I realize there is necessary discipline in painting, writing and any other creative endeavor but the question today is what if you're just not there yet? I cleaned the studio, and was able to see the previous paintings, there are so many things that have changed and continue to change in how I see and how I want to show what I've seen.



There is another stumbling block, the purpose in painting, I've always said I'd prefer not just paint a landscape with no feeling. There are so many intangible feelings that seem to haunt me and those are the core of what I want to show.

There a darkness, a loneliness, a separation that all seem to follow my work. It seems lately there is perhaps a bit more, too much time alone working as a traveling sales person I guess. Now I have the insight of being alone and feeling content in being alone but there is still that feeling of unease that I feel and want to show.




My painting has gone from very dark, more realistic and than bright, rich and fun, now I feel I've jumped back to dark but there is something else that I want to say and that seems very cryptic at the moment.

In this recent sitting, I realized I want to get back to painting night and water with the skill and clarity of older works and yet with some sort of intangible light I've only recently realized. This light I think is from being immersed with photography lately.

Saturday, May 19, 2018

Rediscovering Subject Matter with a Mature Eye


On the wall of my studio are two paintings of waterfalls from the Cascades in the White Mountains of New Hampshire. It's a series of paintings from a very special time in my life, I had just gotten married and enjoyed an idyllic honeymoon in New England.

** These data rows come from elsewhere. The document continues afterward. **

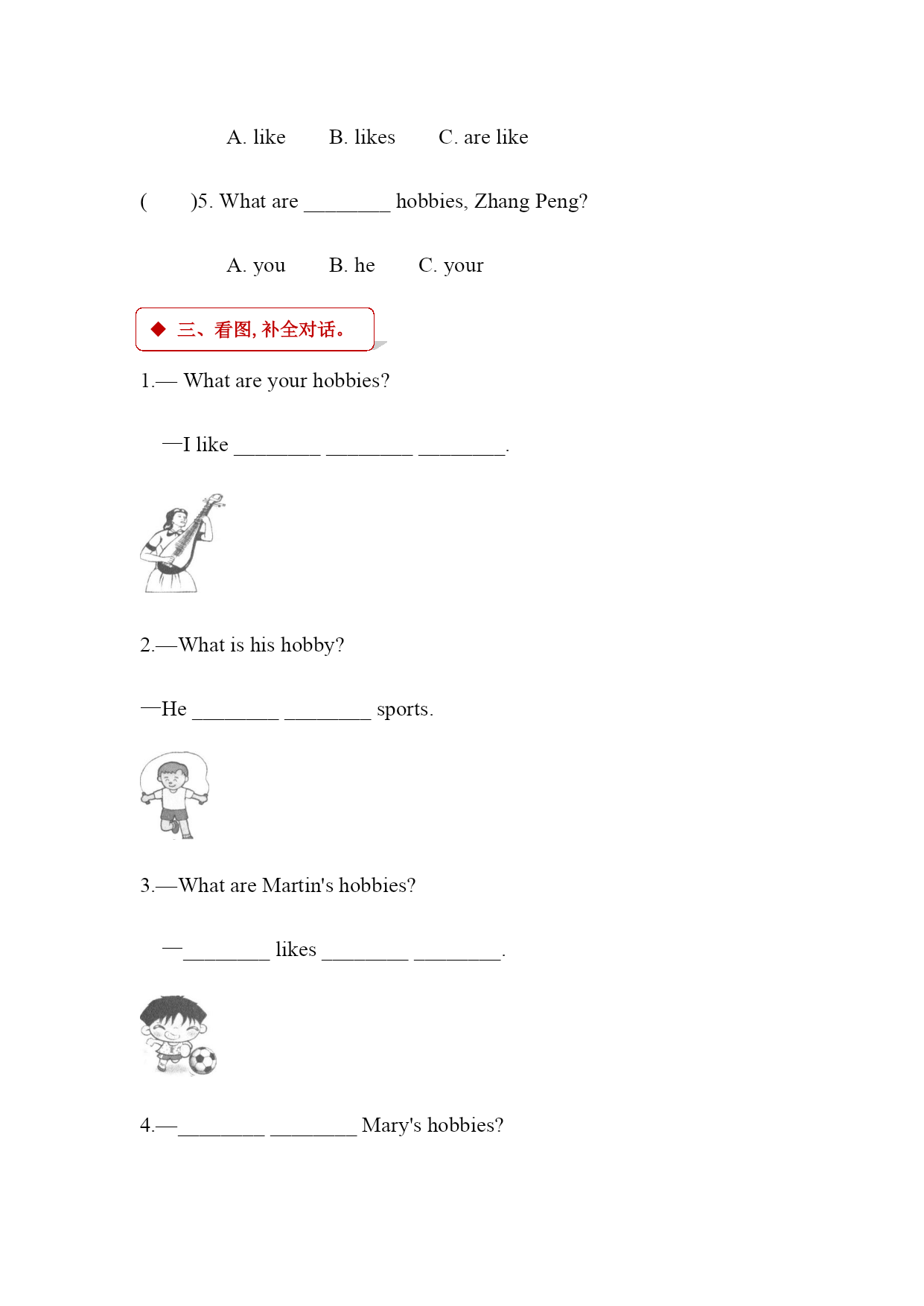 A. like B. likes C. are like

( )5. What are ________ hobbies, Zhang Peng?

A. you B. he C. your

◆ 三、看图, 补全对话。

1.— What are your hobbies?

—I like ________ ________ ________.

2.—What is his hobby?

—He ________ ________ sports.

3.—What are Martin's hobbies?

—________ likes ________ ________.

4.—________ ________ Mary's hobbies?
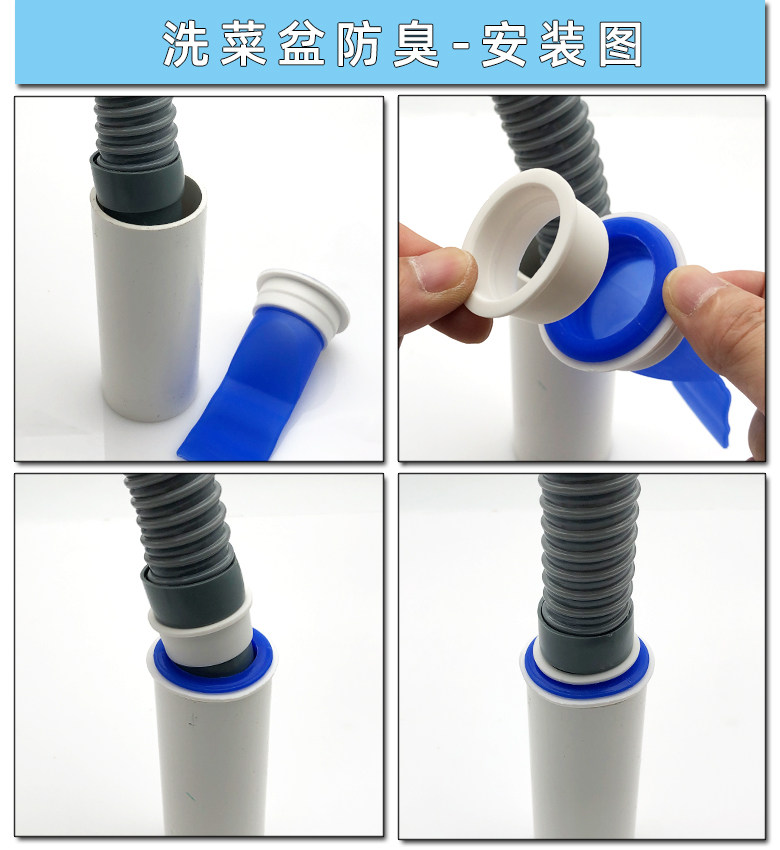 洗菜盆防臭-安装图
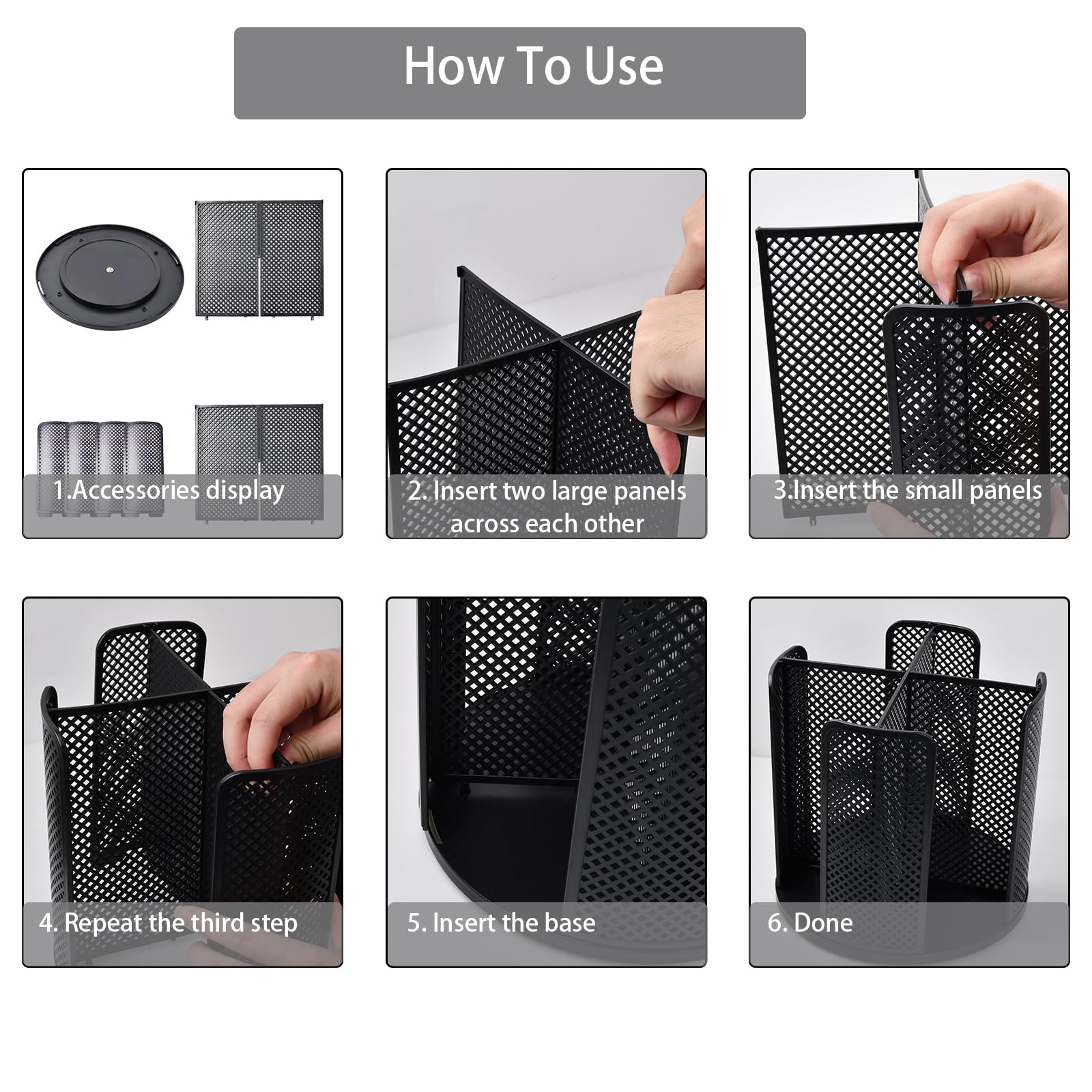 How To Use

1.Accessories display

2. Insert two large panels across each other

3.Insert the small panels

4. Repeat the third step

5. Insert the base

6. Done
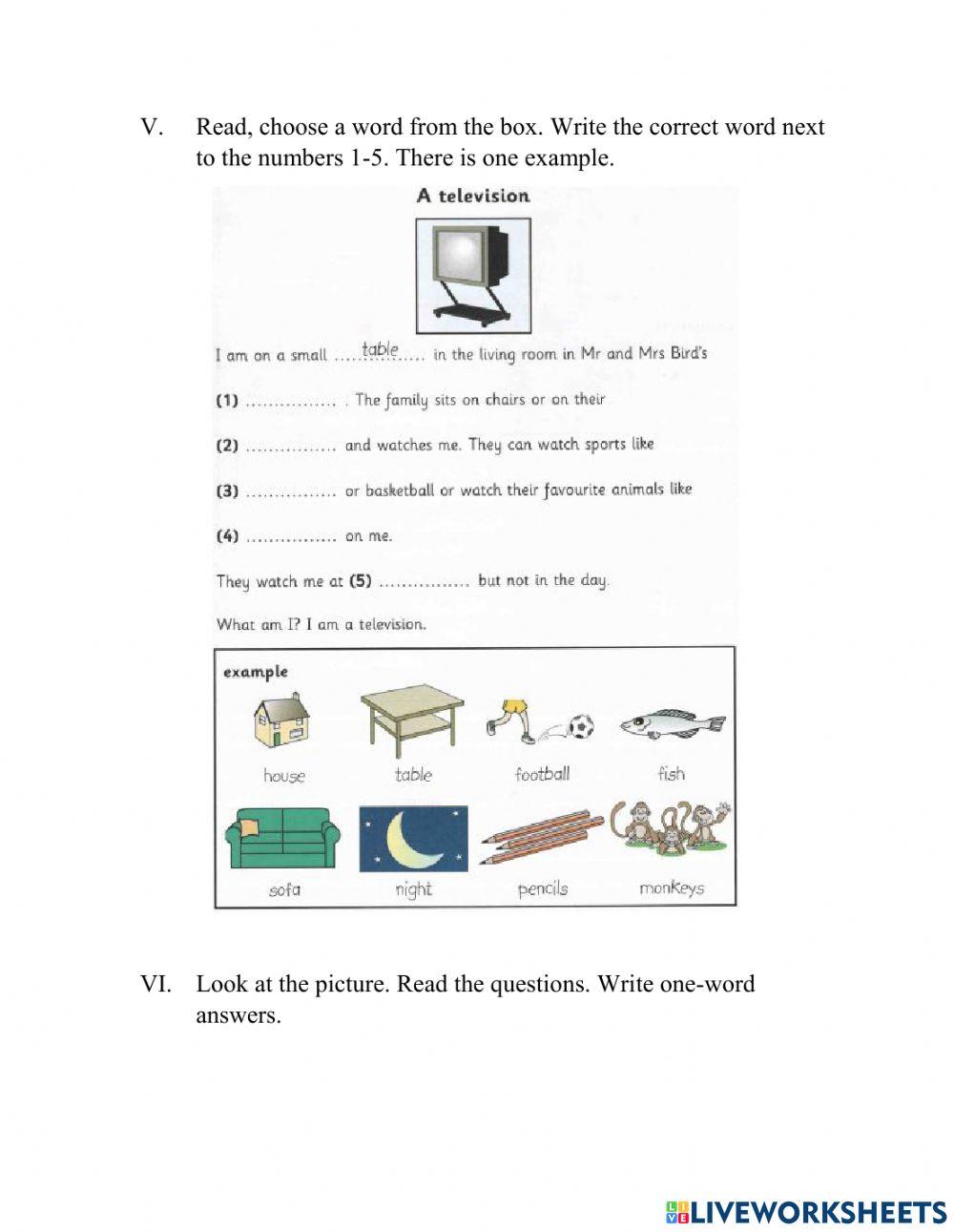 V. Read, choose a word from the box. Write the correct word next to the numbers 1-5. There is one example.

A television

I am on a small ....table.... in the living room in Mr and Mrs Bird's

(1) ................ . The family sits on chairs or on their

(2) ................ and watches me. They can watch sports like

(3) ................ or basketball or watch their favourite animals like

(4) ................ on me.

They watch me at (5) ................ but not in the day.

What am I? I am a television.

example

house table football fish

sofa night pencils monkeys

VI. Look at the picture. Read the questions. Write one-word answers.

LIVEWORKSHEETS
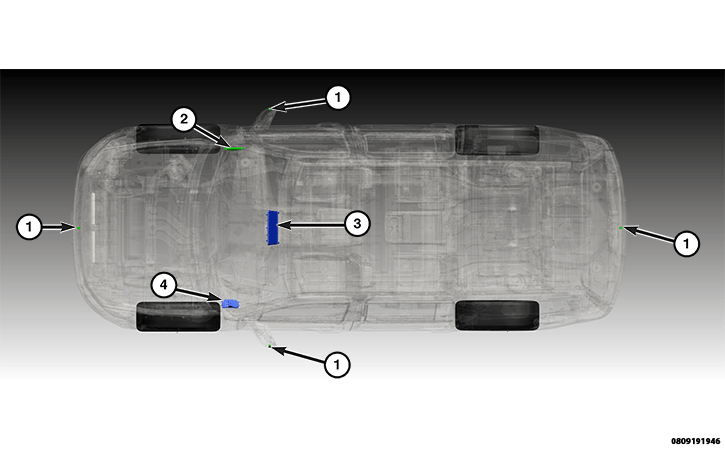 1
2
1
3
1
4
1
0809191946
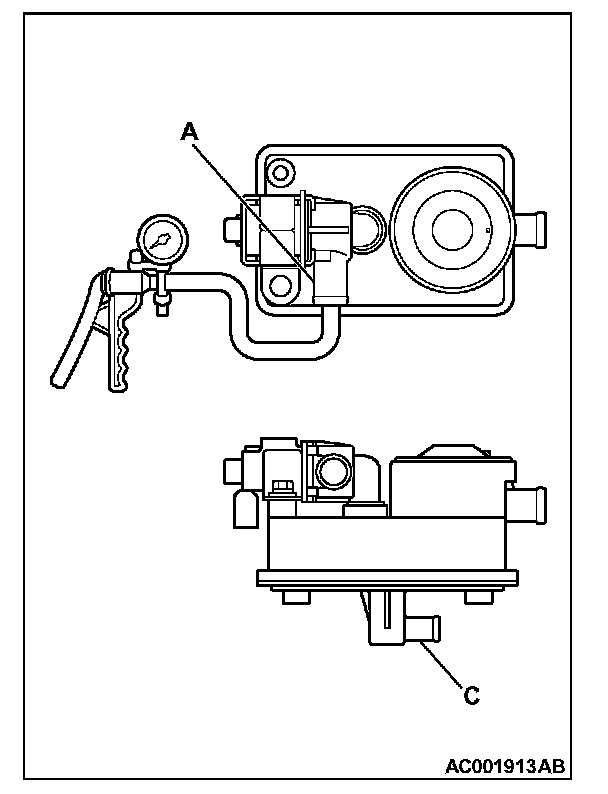 A

C

AC001913AB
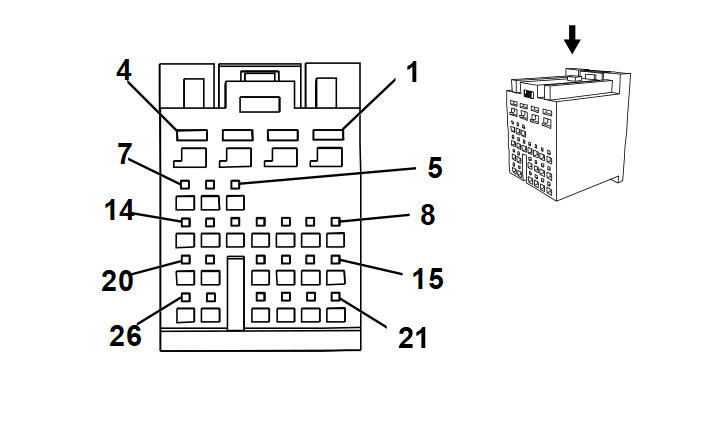 4
1
7
5
14
8
20
15
26
21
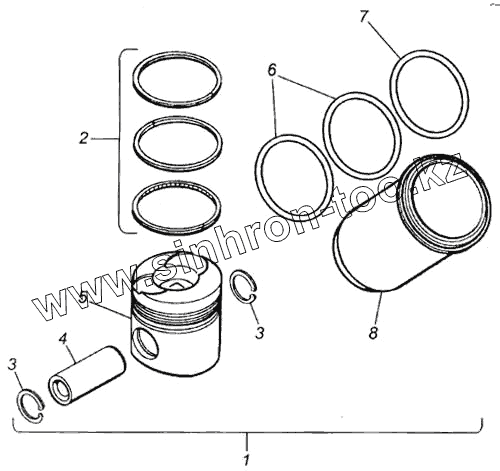 7
6
2
www.sinhron-tool.kz
5
3
4
8
3
1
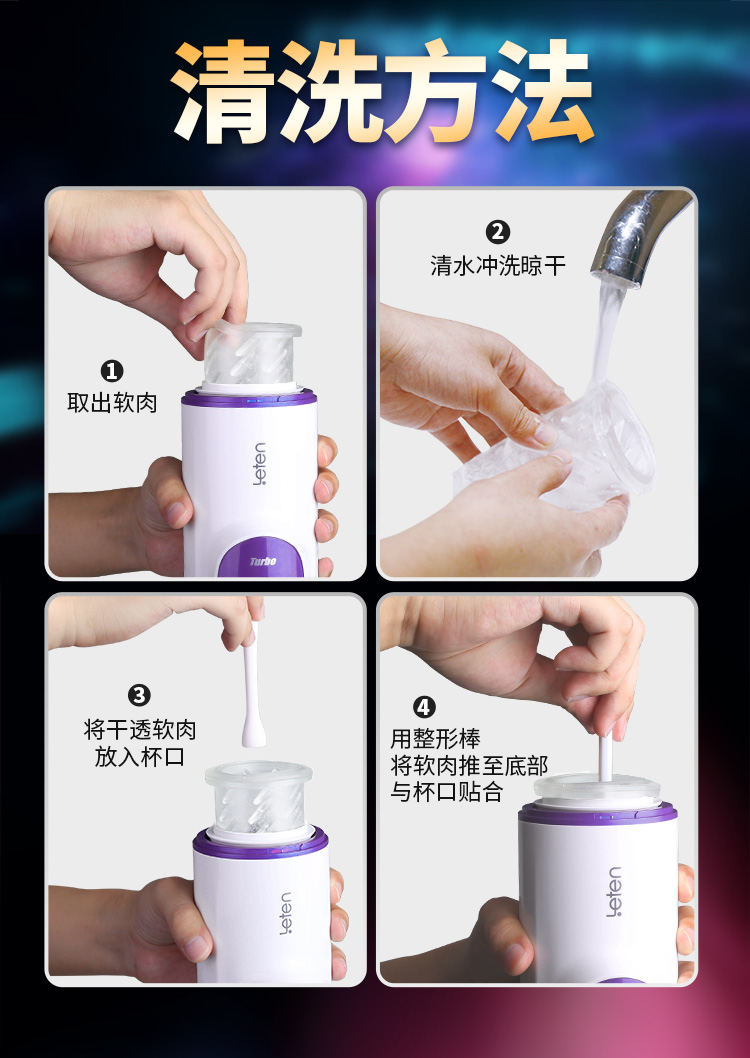 清洗方法

❶
取出软肉

leten

Turbo

❷
清水冲洗晾干

❸
将干透软肉
放入杯口

leten

❹
用整形棒
将软肉推至底部
与杯口贴合

leten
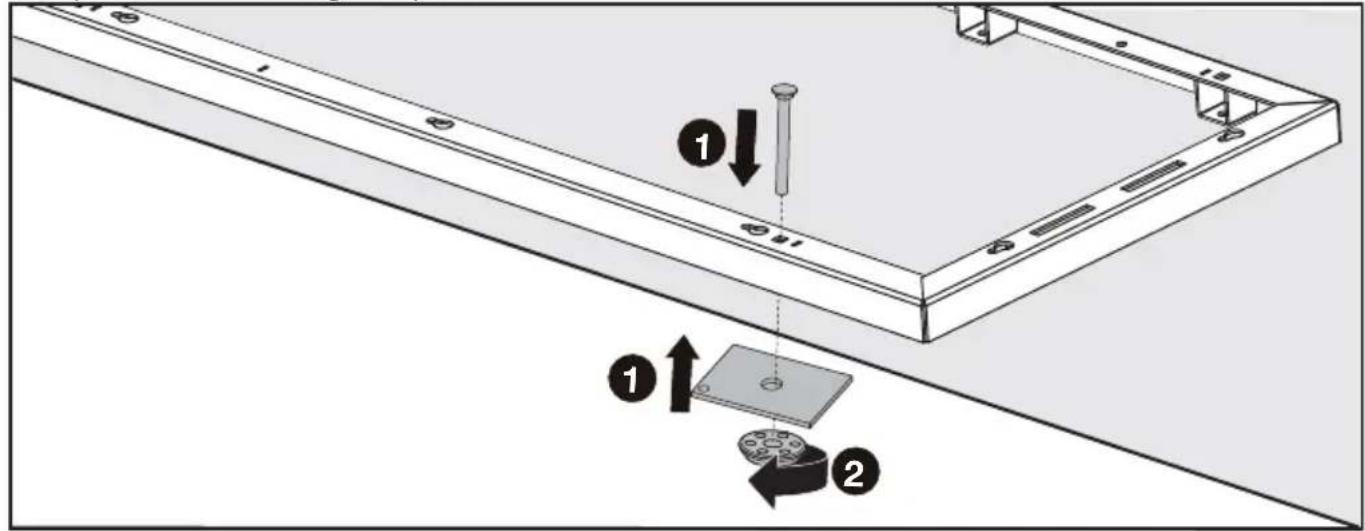 1
1
2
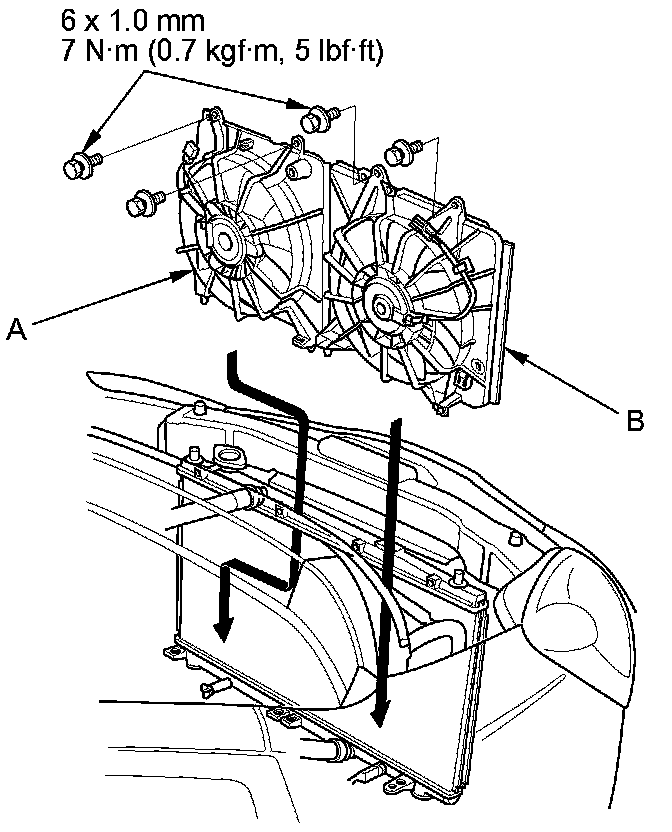 6 x 1.0 mm
7 N·m (0.7 kgf·m, 5 lbf·ft)

A

B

It's in the Cascades where I became obsessed with waterfalls. The sounds, the colors and the depth and clarity of water, they became a common theme in my paintings. When we are younger we see through eyes untainted by expectations or attempts to suit style or current trend.




Since the original series there have been several that I believe now became more expressionistic which is fine but I believe I left something crucial out of the mix.

It is always an artists job to decide what to leave in and what to leave out. What is too realistic or to abstract and what feeling is intended for the viewer: all go into the final product of creating something from nature.




Today I went to the Park Hill Prairie. I wanted to study the pristine water and get back to the basics of how water interacts with its surroundings, weather and its angle from the viewer.

I redefined what it is about water that I love and aim to share with the viewer is the intangible coldness one can imagine, the depths and mystery of its many layers and the simplicity of the mirror.




Just like creating a rose with droplets of dew-the final realistic image is much more simple than one would first think. It's the simplicity of the rendering that keeps the viewers eyes imagining the depth and the feeling of the surface.

I am excite about getting back to the canvas and reinvigorating my passion for nature and the intricacies of water. Stay tuned.



Thursday, May 10, 2018

Subject Matter: The Emotion beneath the Layers of Paint (part 2 of 4)


I am more focused on the atmosphere of my paintings rather than a specific place. Although many paintings are from real places, my intent is to convey how it feels to be there, the feeling of cold breeze or dark shadow.

I like the tension between figures and the tension between the painting and the viewer. Some of my paintings have been described as otherworldly, a feeling like something is just not quite right.

I am haunted by nature and the mystery that exists, the silence in the evening or the quiet before a storm. I believe if an artist can make a viewer feel an emotion when looking at a painting, it's the difference between creating an attractive painting or an emotional tool.




There is an intangible and often cryptic voice in every painting I create. It is how the act of painting can touch the viewer, make them feel something that is more than the surface of a canvas.

I want the viewer to come away from my painting with a feeling they're not quite sure of, or a memory they can connect with. I want the viewer to make their own experience of my work.